» SHORT TASK
Rewrite the rows from the line with "Comparing pixel 169" to the line with "5.53 metres" as a Markdown table with two columns, No. and Text. Number each line and leave out the blank ones.
══ ENTRIES
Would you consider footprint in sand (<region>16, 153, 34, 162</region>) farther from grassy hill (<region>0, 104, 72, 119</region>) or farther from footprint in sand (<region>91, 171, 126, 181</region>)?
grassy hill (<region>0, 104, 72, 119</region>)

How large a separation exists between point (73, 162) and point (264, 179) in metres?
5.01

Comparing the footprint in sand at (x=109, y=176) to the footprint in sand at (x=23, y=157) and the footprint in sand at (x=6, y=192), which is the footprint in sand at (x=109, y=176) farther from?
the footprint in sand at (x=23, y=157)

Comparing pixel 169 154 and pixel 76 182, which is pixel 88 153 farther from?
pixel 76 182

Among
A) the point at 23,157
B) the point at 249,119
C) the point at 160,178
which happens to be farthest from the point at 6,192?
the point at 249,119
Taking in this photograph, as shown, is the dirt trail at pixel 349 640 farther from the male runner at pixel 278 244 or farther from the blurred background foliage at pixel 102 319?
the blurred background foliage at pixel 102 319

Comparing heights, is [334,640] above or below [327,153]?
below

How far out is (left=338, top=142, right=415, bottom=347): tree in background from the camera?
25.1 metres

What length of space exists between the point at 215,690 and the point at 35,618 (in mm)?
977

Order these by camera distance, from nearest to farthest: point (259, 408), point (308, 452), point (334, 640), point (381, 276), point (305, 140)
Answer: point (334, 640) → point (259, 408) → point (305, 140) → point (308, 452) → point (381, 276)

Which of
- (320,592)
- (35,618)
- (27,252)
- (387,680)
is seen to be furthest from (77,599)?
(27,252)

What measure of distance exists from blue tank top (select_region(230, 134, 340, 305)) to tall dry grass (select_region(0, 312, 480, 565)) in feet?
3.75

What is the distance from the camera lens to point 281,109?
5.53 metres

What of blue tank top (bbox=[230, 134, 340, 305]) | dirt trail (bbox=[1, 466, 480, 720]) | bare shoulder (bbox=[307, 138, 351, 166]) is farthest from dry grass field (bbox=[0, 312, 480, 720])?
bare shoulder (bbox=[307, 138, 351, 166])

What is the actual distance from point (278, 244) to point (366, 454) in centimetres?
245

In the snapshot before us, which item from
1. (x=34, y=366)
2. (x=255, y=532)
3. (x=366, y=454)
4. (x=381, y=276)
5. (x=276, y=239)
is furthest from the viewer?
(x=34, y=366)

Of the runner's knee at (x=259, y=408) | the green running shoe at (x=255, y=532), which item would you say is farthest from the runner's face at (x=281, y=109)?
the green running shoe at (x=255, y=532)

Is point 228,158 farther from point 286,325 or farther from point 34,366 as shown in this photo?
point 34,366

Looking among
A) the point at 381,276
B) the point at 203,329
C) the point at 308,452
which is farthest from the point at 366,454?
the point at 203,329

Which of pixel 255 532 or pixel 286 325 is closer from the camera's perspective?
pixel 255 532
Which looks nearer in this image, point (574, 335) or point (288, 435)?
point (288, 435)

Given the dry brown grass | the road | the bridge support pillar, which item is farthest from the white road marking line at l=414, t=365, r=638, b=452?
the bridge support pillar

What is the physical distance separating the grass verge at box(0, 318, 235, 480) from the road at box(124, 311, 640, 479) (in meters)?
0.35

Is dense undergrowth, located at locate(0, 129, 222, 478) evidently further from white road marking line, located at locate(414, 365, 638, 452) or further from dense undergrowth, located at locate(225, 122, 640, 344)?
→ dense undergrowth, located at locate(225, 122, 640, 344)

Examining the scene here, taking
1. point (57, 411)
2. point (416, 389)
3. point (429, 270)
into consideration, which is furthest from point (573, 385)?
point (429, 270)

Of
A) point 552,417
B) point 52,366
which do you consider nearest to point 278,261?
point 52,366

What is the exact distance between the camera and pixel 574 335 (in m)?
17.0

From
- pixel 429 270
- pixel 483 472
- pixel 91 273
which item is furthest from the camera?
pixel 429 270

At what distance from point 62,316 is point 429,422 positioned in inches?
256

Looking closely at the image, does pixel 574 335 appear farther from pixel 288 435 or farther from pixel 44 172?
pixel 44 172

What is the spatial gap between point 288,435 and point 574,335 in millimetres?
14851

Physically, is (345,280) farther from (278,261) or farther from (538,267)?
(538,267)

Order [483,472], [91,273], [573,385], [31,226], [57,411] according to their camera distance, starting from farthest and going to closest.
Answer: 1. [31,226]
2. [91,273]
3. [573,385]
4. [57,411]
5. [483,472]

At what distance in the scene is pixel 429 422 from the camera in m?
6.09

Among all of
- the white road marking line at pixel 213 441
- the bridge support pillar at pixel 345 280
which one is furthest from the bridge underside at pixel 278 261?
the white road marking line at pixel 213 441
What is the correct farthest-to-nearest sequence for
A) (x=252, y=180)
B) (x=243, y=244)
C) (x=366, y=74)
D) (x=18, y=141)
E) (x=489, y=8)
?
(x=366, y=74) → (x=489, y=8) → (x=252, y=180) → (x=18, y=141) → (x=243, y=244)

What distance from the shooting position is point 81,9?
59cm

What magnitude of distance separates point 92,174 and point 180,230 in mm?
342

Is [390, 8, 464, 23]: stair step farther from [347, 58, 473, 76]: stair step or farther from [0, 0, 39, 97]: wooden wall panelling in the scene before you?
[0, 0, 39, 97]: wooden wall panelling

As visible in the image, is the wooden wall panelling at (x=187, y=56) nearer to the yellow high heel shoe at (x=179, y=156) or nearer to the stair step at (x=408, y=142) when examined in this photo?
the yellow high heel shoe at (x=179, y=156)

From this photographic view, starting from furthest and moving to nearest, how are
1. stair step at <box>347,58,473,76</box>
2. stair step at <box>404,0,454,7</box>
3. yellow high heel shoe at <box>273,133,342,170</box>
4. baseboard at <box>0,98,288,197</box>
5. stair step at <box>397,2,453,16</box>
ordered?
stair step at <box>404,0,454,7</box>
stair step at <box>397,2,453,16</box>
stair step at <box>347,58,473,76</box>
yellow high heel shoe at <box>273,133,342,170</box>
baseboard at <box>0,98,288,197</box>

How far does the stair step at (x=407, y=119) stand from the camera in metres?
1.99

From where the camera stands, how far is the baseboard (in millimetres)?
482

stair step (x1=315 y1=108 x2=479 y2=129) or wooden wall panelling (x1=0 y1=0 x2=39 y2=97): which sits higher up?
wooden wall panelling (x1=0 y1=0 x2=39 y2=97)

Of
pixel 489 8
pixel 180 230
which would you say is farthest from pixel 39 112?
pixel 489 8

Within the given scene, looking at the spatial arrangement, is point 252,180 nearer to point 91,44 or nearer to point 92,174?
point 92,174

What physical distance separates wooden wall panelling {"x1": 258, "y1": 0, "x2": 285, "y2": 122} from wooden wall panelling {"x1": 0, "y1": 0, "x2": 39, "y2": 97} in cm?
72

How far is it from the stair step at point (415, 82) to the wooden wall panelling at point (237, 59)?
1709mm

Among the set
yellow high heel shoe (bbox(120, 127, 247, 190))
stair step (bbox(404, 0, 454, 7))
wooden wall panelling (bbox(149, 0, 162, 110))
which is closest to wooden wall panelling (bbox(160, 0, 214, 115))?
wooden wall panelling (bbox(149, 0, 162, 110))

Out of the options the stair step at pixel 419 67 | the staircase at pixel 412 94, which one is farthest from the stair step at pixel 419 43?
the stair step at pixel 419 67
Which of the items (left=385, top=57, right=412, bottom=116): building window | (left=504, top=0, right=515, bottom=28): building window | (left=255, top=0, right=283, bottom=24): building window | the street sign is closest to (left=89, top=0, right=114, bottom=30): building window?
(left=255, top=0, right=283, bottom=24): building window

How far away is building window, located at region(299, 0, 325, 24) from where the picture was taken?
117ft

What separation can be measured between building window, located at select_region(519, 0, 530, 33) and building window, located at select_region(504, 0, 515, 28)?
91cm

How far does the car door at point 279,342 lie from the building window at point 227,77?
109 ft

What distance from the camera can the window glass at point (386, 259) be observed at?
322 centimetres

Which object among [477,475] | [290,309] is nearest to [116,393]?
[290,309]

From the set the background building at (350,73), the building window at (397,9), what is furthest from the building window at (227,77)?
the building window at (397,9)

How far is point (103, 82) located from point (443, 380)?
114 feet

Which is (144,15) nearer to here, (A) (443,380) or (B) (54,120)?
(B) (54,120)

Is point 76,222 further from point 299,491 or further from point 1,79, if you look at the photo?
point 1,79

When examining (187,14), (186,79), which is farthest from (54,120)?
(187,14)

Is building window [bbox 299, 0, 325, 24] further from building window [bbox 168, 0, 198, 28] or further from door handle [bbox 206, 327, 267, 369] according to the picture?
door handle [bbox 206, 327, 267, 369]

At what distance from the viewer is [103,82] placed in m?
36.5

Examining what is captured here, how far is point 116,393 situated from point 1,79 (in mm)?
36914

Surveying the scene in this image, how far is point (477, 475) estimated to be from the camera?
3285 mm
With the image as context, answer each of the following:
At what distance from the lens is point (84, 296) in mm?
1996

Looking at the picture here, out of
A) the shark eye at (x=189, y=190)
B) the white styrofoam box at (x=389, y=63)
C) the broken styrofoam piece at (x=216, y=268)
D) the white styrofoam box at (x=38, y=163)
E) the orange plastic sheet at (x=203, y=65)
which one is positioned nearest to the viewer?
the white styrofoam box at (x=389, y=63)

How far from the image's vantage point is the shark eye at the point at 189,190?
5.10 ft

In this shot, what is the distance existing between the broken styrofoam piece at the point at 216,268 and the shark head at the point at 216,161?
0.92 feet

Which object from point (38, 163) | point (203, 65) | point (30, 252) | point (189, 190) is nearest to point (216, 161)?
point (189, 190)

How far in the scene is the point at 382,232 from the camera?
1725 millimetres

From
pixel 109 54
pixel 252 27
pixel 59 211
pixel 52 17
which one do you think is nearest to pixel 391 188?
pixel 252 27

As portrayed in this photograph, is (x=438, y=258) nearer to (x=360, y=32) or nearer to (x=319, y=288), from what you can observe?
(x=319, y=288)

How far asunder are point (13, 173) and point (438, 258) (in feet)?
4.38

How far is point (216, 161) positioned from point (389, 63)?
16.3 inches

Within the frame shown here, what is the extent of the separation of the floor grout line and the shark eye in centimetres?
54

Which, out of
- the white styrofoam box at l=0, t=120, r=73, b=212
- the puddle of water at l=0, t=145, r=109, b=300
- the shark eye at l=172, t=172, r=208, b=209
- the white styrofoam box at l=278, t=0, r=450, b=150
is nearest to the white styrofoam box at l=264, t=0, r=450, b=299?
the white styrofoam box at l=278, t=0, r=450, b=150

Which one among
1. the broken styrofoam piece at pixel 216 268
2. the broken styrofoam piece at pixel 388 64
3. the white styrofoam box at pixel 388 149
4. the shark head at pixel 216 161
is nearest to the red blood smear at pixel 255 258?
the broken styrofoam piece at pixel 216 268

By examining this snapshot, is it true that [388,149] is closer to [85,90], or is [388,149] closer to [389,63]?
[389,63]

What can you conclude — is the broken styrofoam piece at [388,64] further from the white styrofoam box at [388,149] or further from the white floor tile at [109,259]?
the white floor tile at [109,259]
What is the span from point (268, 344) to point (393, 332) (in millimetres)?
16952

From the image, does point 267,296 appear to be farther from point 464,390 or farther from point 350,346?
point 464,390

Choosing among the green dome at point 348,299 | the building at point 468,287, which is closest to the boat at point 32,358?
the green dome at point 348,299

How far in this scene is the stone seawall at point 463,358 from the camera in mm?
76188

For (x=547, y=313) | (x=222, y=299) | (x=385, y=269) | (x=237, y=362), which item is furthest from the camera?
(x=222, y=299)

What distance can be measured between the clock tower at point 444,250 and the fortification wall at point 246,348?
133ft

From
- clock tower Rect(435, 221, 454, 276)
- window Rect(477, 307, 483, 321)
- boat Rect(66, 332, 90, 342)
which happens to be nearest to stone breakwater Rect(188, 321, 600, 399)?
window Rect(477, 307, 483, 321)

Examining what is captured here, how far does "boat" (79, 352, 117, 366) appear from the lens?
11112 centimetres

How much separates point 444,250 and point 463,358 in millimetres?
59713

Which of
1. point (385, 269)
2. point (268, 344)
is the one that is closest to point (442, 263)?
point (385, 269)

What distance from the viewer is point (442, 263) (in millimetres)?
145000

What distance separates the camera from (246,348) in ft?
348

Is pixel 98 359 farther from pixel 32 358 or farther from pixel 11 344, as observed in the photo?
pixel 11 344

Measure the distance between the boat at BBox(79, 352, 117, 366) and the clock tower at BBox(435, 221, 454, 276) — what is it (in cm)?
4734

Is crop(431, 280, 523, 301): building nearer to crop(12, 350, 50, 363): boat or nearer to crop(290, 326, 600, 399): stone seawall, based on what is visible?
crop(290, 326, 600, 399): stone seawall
════
» PROBLEM SOLUTION
| No. | Text |
|---|---|
| 1 | Comparing pixel 169 154 and pixel 76 182, which is pixel 88 153 farther from? |
| 2 | pixel 76 182 |
| 3 | Among |
| 4 | A) the point at 23,157 |
| 5 | B) the point at 249,119 |
| 6 | C) the point at 160,178 |
| 7 | which happens to be farthest from the point at 6,192? |
| 8 | the point at 249,119 |
| 9 | Taking in this photograph, as shown, is the dirt trail at pixel 349 640 farther from the male runner at pixel 278 244 or farther from the blurred background foliage at pixel 102 319? |
| 10 | the blurred background foliage at pixel 102 319 |
| 11 | Comparing heights, is [334,640] above or below [327,153]? |
| 12 | below |
| 13 | How far out is (left=338, top=142, right=415, bottom=347): tree in background from the camera? |
| 14 | 25.1 metres |
| 15 | What length of space exists between the point at 215,690 and the point at 35,618 (in mm)? |
| 16 | 977 |
| 17 | Order these by camera distance, from nearest to farthest: point (259, 408), point (308, 452), point (334, 640), point (381, 276), point (305, 140) |
| 18 | Answer: point (334, 640) → point (259, 408) → point (305, 140) → point (308, 452) → point (381, 276) |
| 19 | Which of |
| 20 | - (320,592) |
| 21 | - (35,618) |
| 22 | - (27,252) |
| 23 | - (387,680) |
| 24 | is seen to be furthest from (77,599)? |
| 25 | (27,252) |
| 26 | What measure of distance exists from blue tank top (select_region(230, 134, 340, 305)) to tall dry grass (select_region(0, 312, 480, 565)) in feet? |
| 27 | 3.75 |
| 28 | What is the distance from the camera lens to point 281,109? |
| 29 | 5.53 metres |